Future analysis will be facilitated by having the ECG data saved in the cloud center. The cloud center enables medical practitioners to review patients’ ECG data remotely. The wearable sensor system is depicted in Figure 1.4, where the ECG waveform can be accessed online. The gateway receives data from the BLE module shown on the real-time ECG display. Python/MATLAB 2020a can construct a graphical user interface (GUI) on a computer that displays ECG signals. A PC linked to a BLE network can serve as the gateway. A different gateway concept is based on a smartphone that uses an app created on the Evothings® platform to display the ECG waveform. A smartphone app screenshot for real-time tracking of ECG waveforms is shown in ref. [29].

Figure 1.4 ECG signal monitoring using a Holter monitor.

1.4.3 Heart Rate Analysis

One of the most crucial organs is the heart because it pumps blood filled with oxygen and other nutrients throughout the body functioning as a circulatory system pump. Heart rate refers to the speed at which the heart contracts and relaxes. As a standalone risk factor for CVDs, HR is one of the body’s key indicators. The duration of the PPG signal between its peaks or the R-R intervals found in ECG data can be used to compute HR. A three-lead ECG module on the Finapres® NOVA, HR data from the suggested wearable sensor are compared with HR data from a commercial health-monitoring gadget [30]. The wearable PPG and ECG sensors are used to assess heart rate. Table 1.3 compares the HR readings from the PPG, ECG, and reference gadgets. The identical patient uses the reference device and related sensor for 10 min.

The individual works up a sweat for 3 min while seated on a stationary bike. The table illustrates a significant correlation (more than 98%) between the HR readings on the sensor of the PPG and ECG sensors and the reference device’s HR. Two male participants (S1 and S2) undergo the same experiment twice. A comparison between the reference HR and the calculated HR from the sensor is shown in Table 1.3. The experiment’s outcomes show that the suggested wearable sensor ECG and PPG can produce accurate and dependable HR values, which will be tracked in the Internet of Medical Devices system.

Table 1.3 HR computation based on PPG and ECG signal.

HR based on ECG

HR based on PPG

Mean

SD

CI

Mean

SD

CI

S1

Test_1

−0.01

0.045

[−0.87, 0.87]

0.05

1.37

[−2.67, 2.74]

Test_2

−0.01

0.45

[−0.92, 0.92]

0.04

1.47

[−2.87, 2.93]

S2

Test_1

0.1

1.26

[−2.37, 2.60]

0.15

2.35

[−4.45, 4.75]

Test_2

0.01

0.39

[0.75, 0.76]

0.03

1.90

[−3.66, 3.75]

1.4.4 BP Analysis

The blood flowing force through a blood vessel pressing against its walls is called blood pressure, another essential bodily indicator.
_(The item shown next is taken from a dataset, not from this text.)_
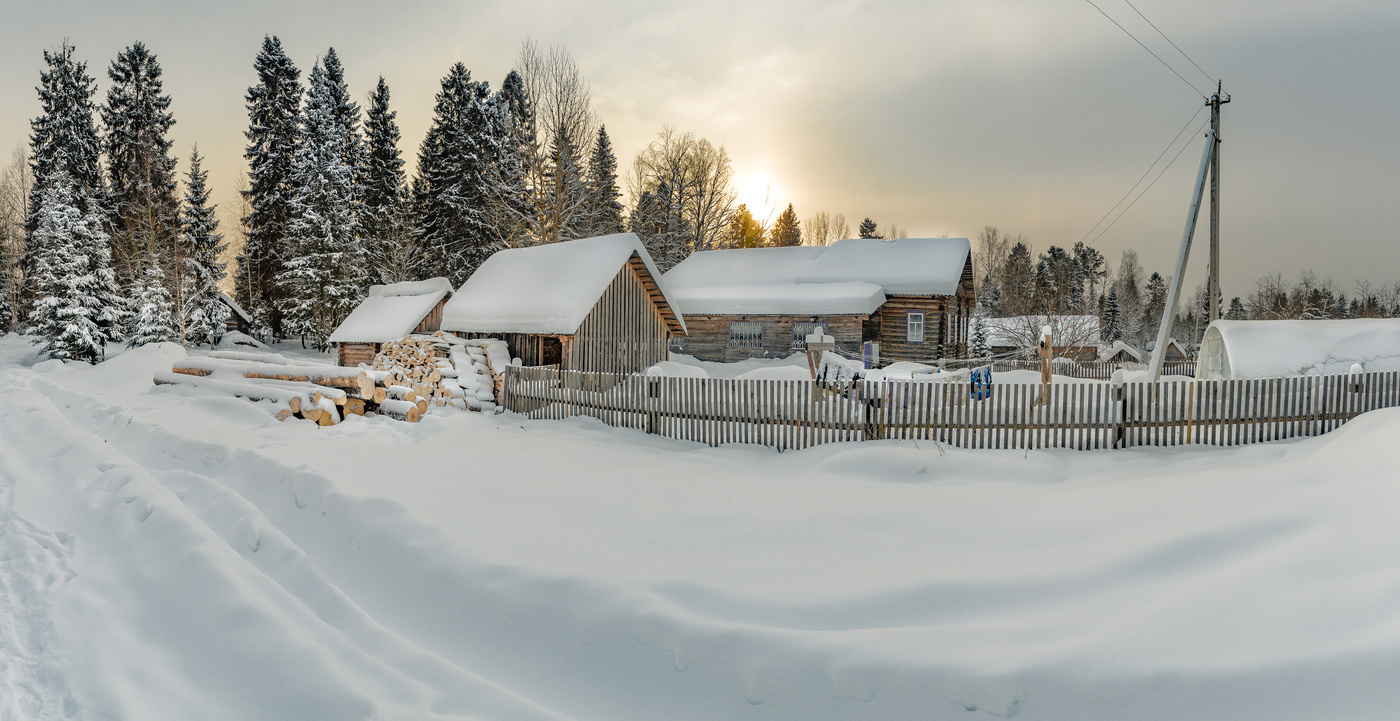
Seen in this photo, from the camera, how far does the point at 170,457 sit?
8789 mm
The two numbers used to express blood pressure are two blood pressure readings: the systolic (SBP), which is the peak value recorded, and the diastolic (DBP), which is the lowest number detected during a pulse. One of the main risk factors for CVDs, which can result in impairment or even death, is persistently high blood pressure or hypertension. Regretfully, less than 46% of cases of hypertension are diagnosed since the early signs are no always evident. The sphygmomanometer uses an arm cuff to take traditional blood pressure readings [31]. Because of its enormous bulk and low measurement frequency, long-term, constant BP monitoring is a better option than this. In situations where long-term, constant BP monitoring is required, researchers have recently developed several noninvasive blood pressure estimate techniques. One of the possible methods relies on the PAT, which has an inverse connection with blood pressure (BP). The pulse wave propagation time from the heart to the peripheral arteries via the arterial tree is measured, which is the time interval between the PPG signals’ maximum inclination point. It can be computed using the ECG signals’ R peak. Applying the ECG data from the recommended wearable sensor yields the PAT. A regression approach is given for the real-time BP estimate to convert the PAT into BP data [32].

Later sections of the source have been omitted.